___ DOCUMENT SOURCE ___

Quoique David Kirkpatrick s’efforce de représenter Zuckerberg comme un visionnaire dont le génie est manifesté par ses intuitions intellectuelles et son mépris des conventions, son ouvrage laisse le sentiment d’avoir été trompé : il promettait le récit d’une invention révolutionnaire et fait celui d’un enrichissement sans égal. Car dans la succession des deals, des meetings avec des fonds d’investissements, dans le vertige des chiffres qui grimpent toujours (ceux des utilisateurs, des données collectées et des recettes publicitaires) où est-il, ce présent formidable que Zuckerberg aurait fait à l’humanité ? À part de l’argent, des monceaux, des montagnes de dollars pour lui-même et ses actionnaires, qu’a-t-il vraiment produit ? Où se trouve l’idée géniale qui fait de son créateur un grand-homme et de son œuvre une création utile pour ses semblables ?
Il ne s’agit pas de remettre sur la table la vieille question de l’originalité de Facebook par rapport à ses concurrents tels que MySpace ni de rappeler le contentieux ayant opposé Mark Zuckerberg aux jumeaux Winklevoss (le film The Social Network raconte cette histoire-là d’une manière trépidante). Après tout, l’histoire de la pensée n’offre guère d’exemples de générations ex-nihilo et inventer quelque chose résulte en grande partie d’un processus d’adaptation et de recomposition de concepts pré-existants. Il s’agit plutôt de poser naïvement la question : à quoi cela sert, Facebook, et les autres réseaux sociaux ? Et les avantages qu’on peut leur reconnaître suffisent-ils à contrebalancer les dommages cognitifs et sociaux qu’on est en droit de leur imputer ?

___ MATÉRIEL RECUEILLI ___

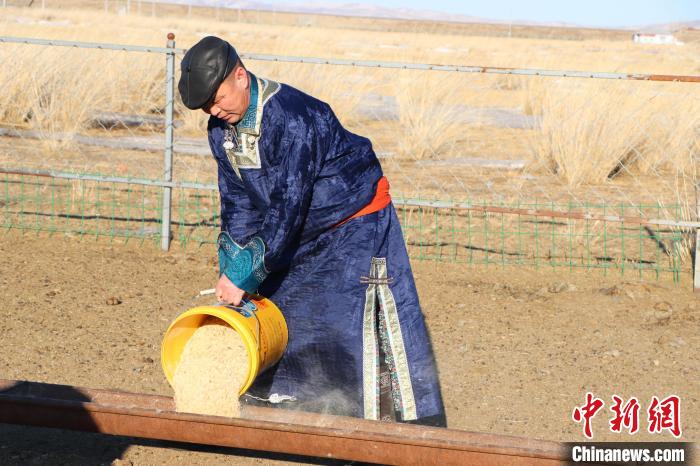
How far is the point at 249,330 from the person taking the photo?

___

** ÉNONCÉ ÉCRIT 1 **
D'après le texte sur Facebook, quel film raconte le contentieux entre Mark Zuckerberg et les jumeaux Winklevoss ?
** ÉNONCÉ ÉCRIT 2 **
Donnez la suite du texte sur Facebook à partir de sa dernière phrase.

** RÉSULTAT DE L'EXERCICE 1 **
Le film The Social Network.

** RÉSULTAT DE L'EXERCICE 2 **
Cette question, je l’ai posée à mon ami Derek, un universitaire qui consacre ses recherches à l’impact des nouvelles technologies. Sa réponse ne s’est pas faite attendre : « Facebook ? Ça sert à créer de la jalousie et du mal-être ». Je tombais bien pour l’interroger : il venait de se désinscrire du réseau social après huit années de fréquentation quotidienne. « Je ne me souviens pas d’une seule chose positive que ce site m’a apporté ». Par contre, il reconnaissait avoir souvent éprouvé de la jalousie en naviguant sur le réseau social. Derek me parla de ce collègue qui passait sa vie à claironner sur Facebook ses nombreux exploits professionnels : publications prestigieuses, conférences à l’étranger, interviews dans les médias, « il trouvait toujours une occasion de s’auto-congratuler et de me donner l’impression d’être un incapable ! ». Quant au mal-être, c’est à la fréquentation compulsive de ce site qu’il l’attribuait principalement. « Il y a sans cesse quelque chose d’inédit sur Facebook : un nouveau statut, une nouvelle publication ». Visiter ce site était devenu une addiction : il ne pouvait plus s’empêcher d’y revenir, jusqu’à vingt fois par jour. Mais à l’inverse d’un alcoolique dont le sevrage est long, douloureux et sujet à d’occasionnelles rechutes, Derek s’était senti mieux dès qu’il avait quitté Facebook et n’avait aucune intention d’y revenir.
Je décidai de me faire l’avocat du diable et, reprenant les arguments conventionnels au sujet de l’utilité des réseaux sociaux, je lui demandai s’il n’avait pas peur de passer à côté d’informations importantes : « Quand je veux connaître les dernières nouvelles, j’ouvre le New York Times ». Quid des sorties entre amis ? « Ils connaissent mon numéro s’ils veulent m’inviter au bowling ». Je me creusai les méninges pour trouver un autre argument : « Et tu n’as pas peur de perdre le contact avec des amis qui vivent à l’étranger ? Avec Facebook, un lien, même ténu, existe encore entre vous… ». Ce à quoi il répondit : « Tu as beaucoup de choses à leur raconter, toi, aux gens que tu as perdus de vue depuis dix ans ? ». Non, il n’y avait vraiment rien qu’il regrettait : au contraire, à présent qu’il s’était désinscrit, il évaluait le temps récupéré à plus d’une heure de vie quotidienne. À quoi l’employait-il ? « À une promenade avec ma fille, une étreinte à ma femme, ou une rêverie seul dans mon bureau ». Je lui demandai ce qui l’avait décidé à rompre avec les réseaux sociaux : d’où lui venait l’incitation à la révolte contre cette servitude volontaire ? « Je suis tombé sur un TedTalk de Cal Newport, Quit Social Media, j’ai été convaincu et j’ai suivi son conseil : je me suis désinscrit de Facebook et consorts – Twitter, Academia, LinkedIn – le soir-même ». Il m’indiqua l’adresse et j’écoutai à mon tour cette conférence.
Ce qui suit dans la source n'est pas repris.